During 1941–1943, a gulag labor camp existed in the area known as Bakal ITL ("Bakal Corrective Labor Camp"), Bakallag (Бакаллаг, abbr. for "Bakal camp") or Bakalstroy of NKVD (Бакалстрой, abbr. for "Bakal construction"), with headquarters in Chelyabinsk. Its main occupations were the construction of a metallurgic, coke, and other plants, logging, and mining. Its peak inmate count was about 4,200. In addition, Bakalstroy was manned by Germans (with the peak count of over 27,000 as of January 1942).

Town status was granted to Bakal on October 25, 1951.

==Administrative and municipal status==
Within the framework of administrative divisions, it is, together with four rural localities, incorporated within Satkinsky District as the Town of Bakal.
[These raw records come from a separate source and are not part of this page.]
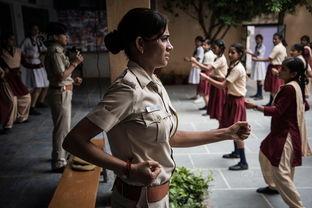 ...为女子学校里教女孩们自卫训练的女警员.在印度,女性一直被当成...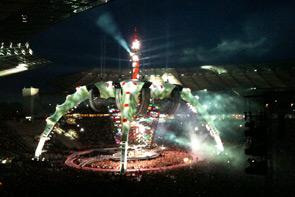 Un concerto trasmesso in diretta su You Tube, al passo con i tempi per gli U2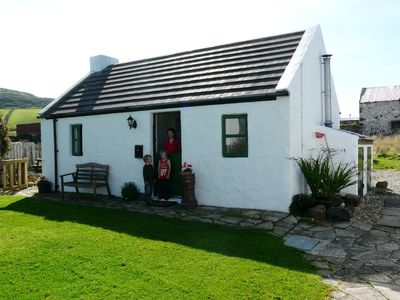 Traditional charming Irish country cottage with beautiful sea views.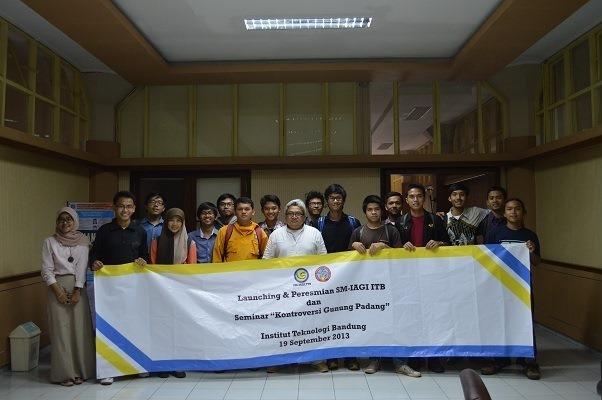 Peserta seminar berfoto bersama dengan Dr. Andang Bachtiar seusai seminar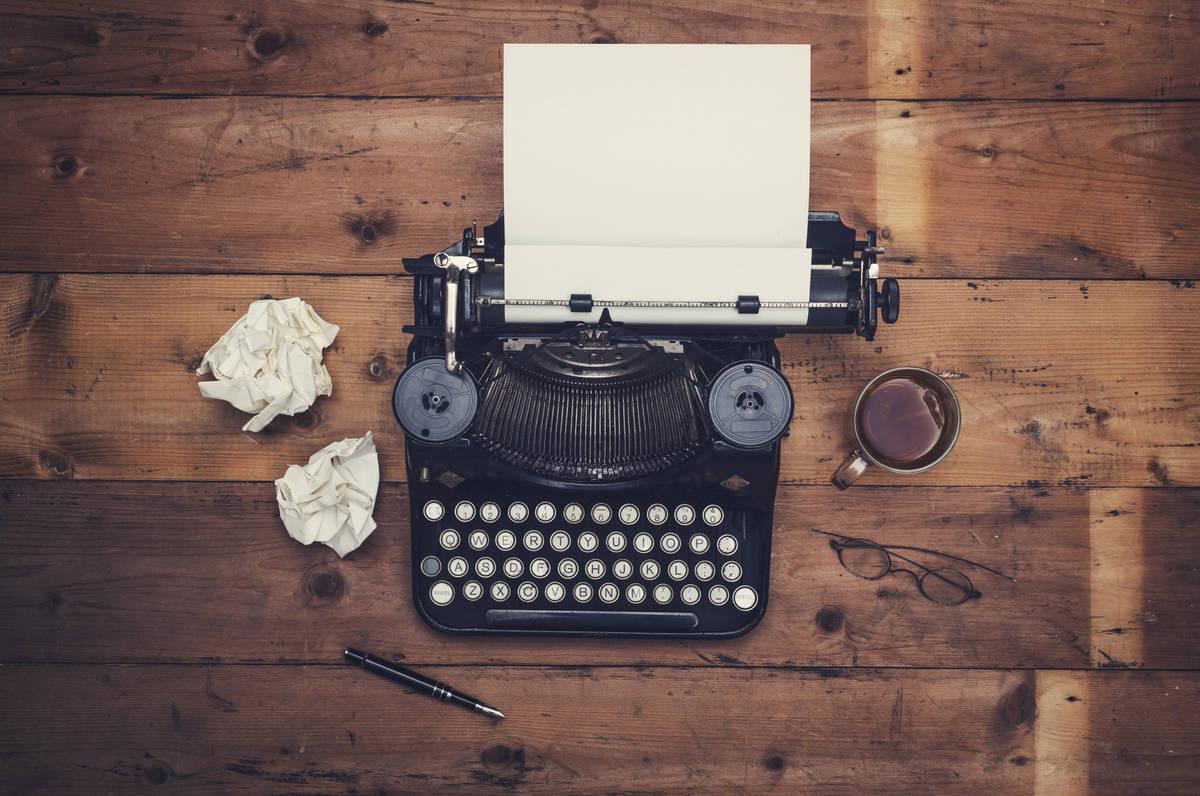 14162209_web1_BCR-typewriter.jpg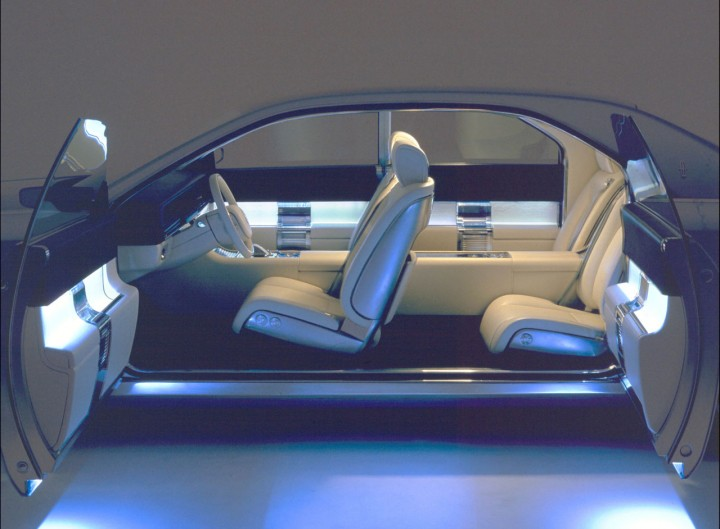 concept cars on auction 2002 lincoln continental car body design. Black Bedroom Furniture Sets. Home Design Ideas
As a municipal division, the Town of Bakal is incorporated within Satkinsky Municipal District as Bakalskoye Urban Settlement.

==Economy==
The town's main enterprise is public company "Bakal Mining Administration" (ОАО "Бакальское рудоуправление", Bakalskoye rudoupravleniye, commonly referred by its abbreviation "БРУ", BRU). The bureaucratic-style name is inherited from the Soviet times.